START RECORD EXTRACTS

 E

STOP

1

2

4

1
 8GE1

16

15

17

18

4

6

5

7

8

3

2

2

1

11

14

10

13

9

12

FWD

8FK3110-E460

END RECORD EXTRACTS

## PROBLEM DESCRIPTION
The full set of entries must be printed again without any alteration.

## OUTPUT BELOW
 E

STOP

1

2

4

1
 8GE1

16

15

17

18

4

6

5

7

8

3

2

2

1

11

14

10

13

9

12

FWD

8FK3110-E460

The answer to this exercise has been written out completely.